Of course, if it comes to that one need not even go about bothering what someone else’s caste is. But, given that caste is an all-too-pervasive phenomenon even in today’s India, it becomes necessary to think through what one means by caste, especially as adumbrated in the Gita because it is considered one of the holy books in Hinduism, being part of the Prasthana Traya, the other two texts being Upanishads and Brahma Sutras.
If Krishna’s position on caste is thus clear, why then often controversy is raked up on Bhagavad Gita’s stance on caste, and why the hereditary caste system has proved to be so entrenched in our society?
The reasons for that are not hard to find. And, in my opinion, those reasons are a distorted interpretation of some of the other verses in Gita on caste. For example, Verse 32 in Chapter 9 says, “For, taking refuge in Me, they also, who, O Arjuna, may be of sinful birth—women, Vaisyas as well as Sudras—attain the Supreme Goal!” Looking at this verse, many are quick to point out that Krishna here is clearly implying that women, Vaisyas, and Sudras, are of sinful birth.

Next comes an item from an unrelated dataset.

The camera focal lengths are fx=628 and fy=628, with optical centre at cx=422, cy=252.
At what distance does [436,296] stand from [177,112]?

Such an interpretation comes about through a superficial reading of the verse. If you understand it aright, it could be taken to mean that since the hereditary caste system and looking down upon women as of sinful birth was already well-entrenched in society, one which the vast majority subscribed to, Krishna can be seen as saying that even those who “you consider” to be of ‘sinful birth” can attain the Supreme Goal. That, to me, seems like a liberal stance being taken by Krishna that all people are “equally capable” of attaining to the highest goal of human life. What can be more caste-levelling than that.
Another difficulty is posed in justifying this interpretation because in Chapter 18 (Verses 41 to 46) he is setting down the “duties” of each caste, and warning against assuming the duty of another caste. Verse 41 of that chapter says, “Of Brahmanas, Kshatriyas and Vaishyas, as also the Sudras, O Arjuna, the duties are distributed according to the qualities born of their own nature!”

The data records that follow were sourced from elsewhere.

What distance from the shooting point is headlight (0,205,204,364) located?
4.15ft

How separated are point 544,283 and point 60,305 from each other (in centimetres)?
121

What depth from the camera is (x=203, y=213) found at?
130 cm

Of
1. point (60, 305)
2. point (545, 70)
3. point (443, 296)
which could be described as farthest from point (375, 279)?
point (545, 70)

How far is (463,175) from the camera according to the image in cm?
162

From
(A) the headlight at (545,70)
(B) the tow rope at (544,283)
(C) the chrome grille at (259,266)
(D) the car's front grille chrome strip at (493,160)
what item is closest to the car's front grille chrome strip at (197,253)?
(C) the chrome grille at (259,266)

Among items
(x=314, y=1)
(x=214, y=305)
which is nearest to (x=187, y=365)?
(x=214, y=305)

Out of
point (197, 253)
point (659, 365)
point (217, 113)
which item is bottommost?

However, we can rescue my interpretation by pointing out that, and correctly so, Krishna is not saying that the four castes are determined by birth. Hence, he says “the duties are distributed according to the qualities born of their own nature”, one’s own nature (that is, caste) being determined by guna and karma as he himself pointed out in the Verse 13 of Chapter 4 cited above, and not by birth.

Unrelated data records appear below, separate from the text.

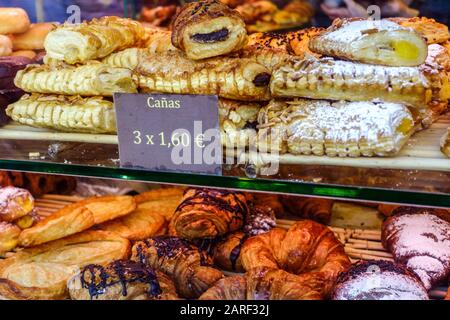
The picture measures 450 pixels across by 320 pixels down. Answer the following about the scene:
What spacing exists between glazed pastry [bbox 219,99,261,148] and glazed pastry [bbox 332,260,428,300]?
0.43 m

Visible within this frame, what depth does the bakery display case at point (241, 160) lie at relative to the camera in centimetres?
130

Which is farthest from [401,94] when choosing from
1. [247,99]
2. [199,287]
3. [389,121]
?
[199,287]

So, although Krishna goes on to list the various occupations suitable for the different castes (in Verses 42-44 of Chapter 18), he is implying that given “one’s own nature” (not by birth) some occupations are more suited to one than others. Note that this does not guarantee that one will be very good at the occupations suited to one’s nature, only that one is better off doing them (this is the concepts of Svadharma and Paradharma mentioned in Verse 47 and 48 of Chapter 18).
There are two other verses in the Bhagavad Gita that need to be delved into to put to rest once for all the notion that somehow Gita promotes the hereditary caste system. Those verses are in Chapter 6 – “Having attained to the worlds of the righteous and, having dwelt there for everlasting years, he who fell from Yoga is reborn in the house of the pure and wealthy” (Verse 41) and “Or he is born in a family of even the wise Yogis; verily a birth like this is very difficult to obtain in this world” (Verse 42).
These verses seem to suggest that somehow one’s birth determines one’s lot in life. But, a more careful reading will show that “purity” and “wealth” are not merely functions of the genetic lottery. Hence, their distribution is not merely caste-wise among existing castes which at the time of Krishna’s sermon were largely hereditary.
Thus, we can see that Krishna is very much against the hereditary caste system, which is why he declares very prophetically in Verse 18 of Chapter 5 that “Sages look with an equal eye on a Brahmin endowed with learning and humility, on a cow, on an elephant, and even on a dog and an outcaste.”